You know the one’s I mean? Bluster, Bravado and B.S.

And we even believe that others can’t see through them.

Fortunately in the course of my research I discovered a cure for this malady. I would like to say I invented the cure – as so many of my fellow coaches and consultants have claimed – but that would only serve as evidence of my addiction to the three B’s.

Actually there are two treatment methods. You will find the first at the bottom of my very first blog, #1 Life Sinks or Soars to the beat of our thoughts.

The second cure takes a little longer. It starts with the need to recognize absence of confidence for what it really is.

Confidence is nothing more than a belief we have chosen for ourselves and then converted into a feeling we experience.

A belief is nothing more than the meaning we have chosen to place on events or experiences that occur, or have occurred in our lives and/or on data/information that we have received.

As we have discussed previously. The events we have experienced and the feelings we have associated to them are completely separate from each other.

The event is the event. It occurred in our lives. It is what it is. It happened. Perhaps we had control over it, perhaps we didn’t.

The meaning we placed on it? That’s a whole different matter. This is something that we chose to connect to that experience and we have convinced ourselves that a) the meaning we chose is the true, factual meaning of the event and, b) the event and the meaning are one and the same and are inextricably connected.

They’re not. We chose the meaning (and all the feelings that go along with that meaning) and we can choose another.

Interestingly, if we really allow ourselves to select a different meaning to replace an existing one, we invariably experience the feelings associated with the new, more positive (hopefully) meaning.

So we can choose confidence. We can choose to feel confident.

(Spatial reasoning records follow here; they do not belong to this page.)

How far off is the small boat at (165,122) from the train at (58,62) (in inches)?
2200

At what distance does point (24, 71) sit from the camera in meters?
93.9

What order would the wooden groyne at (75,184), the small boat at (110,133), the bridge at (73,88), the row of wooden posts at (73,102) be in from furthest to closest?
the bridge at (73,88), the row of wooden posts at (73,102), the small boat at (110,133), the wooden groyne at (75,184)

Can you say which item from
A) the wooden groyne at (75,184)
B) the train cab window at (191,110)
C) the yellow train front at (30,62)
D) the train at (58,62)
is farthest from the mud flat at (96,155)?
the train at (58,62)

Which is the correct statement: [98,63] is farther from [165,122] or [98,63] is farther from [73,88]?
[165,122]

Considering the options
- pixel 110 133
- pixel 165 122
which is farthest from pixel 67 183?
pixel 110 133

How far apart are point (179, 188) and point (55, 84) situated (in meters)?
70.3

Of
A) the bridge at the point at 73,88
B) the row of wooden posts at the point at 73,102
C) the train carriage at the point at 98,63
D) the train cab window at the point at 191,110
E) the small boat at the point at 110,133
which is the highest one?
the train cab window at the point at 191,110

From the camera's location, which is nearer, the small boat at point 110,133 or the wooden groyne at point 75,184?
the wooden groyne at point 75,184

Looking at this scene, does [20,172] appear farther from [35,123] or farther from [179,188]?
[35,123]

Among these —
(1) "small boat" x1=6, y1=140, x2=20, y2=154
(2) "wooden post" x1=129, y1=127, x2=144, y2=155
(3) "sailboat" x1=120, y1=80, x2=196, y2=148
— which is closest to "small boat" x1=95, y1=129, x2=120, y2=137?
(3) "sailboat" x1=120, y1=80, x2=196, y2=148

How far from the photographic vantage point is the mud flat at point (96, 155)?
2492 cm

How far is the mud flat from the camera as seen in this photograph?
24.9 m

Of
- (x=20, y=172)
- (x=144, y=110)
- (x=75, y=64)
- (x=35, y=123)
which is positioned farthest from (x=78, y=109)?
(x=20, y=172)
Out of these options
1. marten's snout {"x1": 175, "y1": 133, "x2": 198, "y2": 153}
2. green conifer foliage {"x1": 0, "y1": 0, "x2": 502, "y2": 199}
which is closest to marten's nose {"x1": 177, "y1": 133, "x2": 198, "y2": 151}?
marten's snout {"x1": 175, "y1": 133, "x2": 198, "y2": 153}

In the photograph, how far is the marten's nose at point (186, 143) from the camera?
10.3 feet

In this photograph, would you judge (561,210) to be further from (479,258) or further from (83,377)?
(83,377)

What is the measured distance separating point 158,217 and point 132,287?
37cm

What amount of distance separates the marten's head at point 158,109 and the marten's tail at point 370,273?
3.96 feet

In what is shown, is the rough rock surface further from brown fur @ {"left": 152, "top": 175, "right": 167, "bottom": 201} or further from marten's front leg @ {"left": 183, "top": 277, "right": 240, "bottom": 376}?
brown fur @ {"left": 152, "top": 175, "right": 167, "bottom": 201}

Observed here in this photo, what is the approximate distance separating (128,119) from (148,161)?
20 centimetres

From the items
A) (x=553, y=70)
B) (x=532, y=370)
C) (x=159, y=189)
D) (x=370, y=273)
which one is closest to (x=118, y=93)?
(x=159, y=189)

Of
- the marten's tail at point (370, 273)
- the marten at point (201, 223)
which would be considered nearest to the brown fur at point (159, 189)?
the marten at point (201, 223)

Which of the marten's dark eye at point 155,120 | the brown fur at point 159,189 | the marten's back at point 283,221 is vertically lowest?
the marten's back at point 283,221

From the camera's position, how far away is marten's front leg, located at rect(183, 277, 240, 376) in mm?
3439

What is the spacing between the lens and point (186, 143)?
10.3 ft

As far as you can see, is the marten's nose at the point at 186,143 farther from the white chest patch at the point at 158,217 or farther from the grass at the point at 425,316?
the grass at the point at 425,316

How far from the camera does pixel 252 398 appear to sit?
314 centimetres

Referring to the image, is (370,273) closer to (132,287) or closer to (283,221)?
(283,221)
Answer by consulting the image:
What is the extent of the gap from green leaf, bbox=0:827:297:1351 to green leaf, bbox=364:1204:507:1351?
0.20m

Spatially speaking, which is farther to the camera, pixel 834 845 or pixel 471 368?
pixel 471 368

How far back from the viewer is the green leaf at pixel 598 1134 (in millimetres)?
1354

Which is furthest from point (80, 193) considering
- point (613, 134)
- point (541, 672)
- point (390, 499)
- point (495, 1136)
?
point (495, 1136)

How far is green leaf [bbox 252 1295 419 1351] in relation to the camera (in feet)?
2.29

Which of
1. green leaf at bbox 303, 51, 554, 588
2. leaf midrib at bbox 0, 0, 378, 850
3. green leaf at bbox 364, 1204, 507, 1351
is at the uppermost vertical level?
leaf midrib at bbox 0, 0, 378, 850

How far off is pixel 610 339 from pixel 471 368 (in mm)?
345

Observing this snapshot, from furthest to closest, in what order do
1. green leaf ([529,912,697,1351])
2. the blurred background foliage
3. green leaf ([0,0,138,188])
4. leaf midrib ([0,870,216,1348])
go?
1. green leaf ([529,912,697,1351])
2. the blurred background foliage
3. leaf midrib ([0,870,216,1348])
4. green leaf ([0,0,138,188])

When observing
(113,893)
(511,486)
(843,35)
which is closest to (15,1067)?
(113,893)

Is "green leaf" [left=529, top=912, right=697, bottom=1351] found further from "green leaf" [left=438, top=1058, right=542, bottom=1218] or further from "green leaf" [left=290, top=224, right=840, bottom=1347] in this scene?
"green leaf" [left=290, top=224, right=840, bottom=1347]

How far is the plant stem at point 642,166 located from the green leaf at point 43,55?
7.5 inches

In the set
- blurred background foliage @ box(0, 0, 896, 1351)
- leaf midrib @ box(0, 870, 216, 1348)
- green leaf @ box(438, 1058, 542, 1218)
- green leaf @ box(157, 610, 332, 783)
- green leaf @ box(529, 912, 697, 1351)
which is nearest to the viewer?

And one of the fastest, easiest ways to do this is to go back to a time when we did feel confident and to allow that experience, and those feelings, to permeate through ourselves in the present. If we hold our bodies in the position that represents confidence and act as if we were experiencing those feelings of confidence, miraculously, we will enjoy the feelings that we call confidence. You know the ones, those feelings when we just know that we can.

They’re great feelings.

And while it may take a little practice to call up those feelings on command, the feelings themselves make the effort worthwhile. 

I feel so confident that my book will be available within three weeks that I am confidently accepting orders now. 

Only $24.95.

Not available at fine bookstores anywhere.

Call soon. Operators are standing by.

Till we read again.


Responses

  1. WOW!!…Thank you. I think you may be right.

    PS. If your book is available I would like to know where I can get it.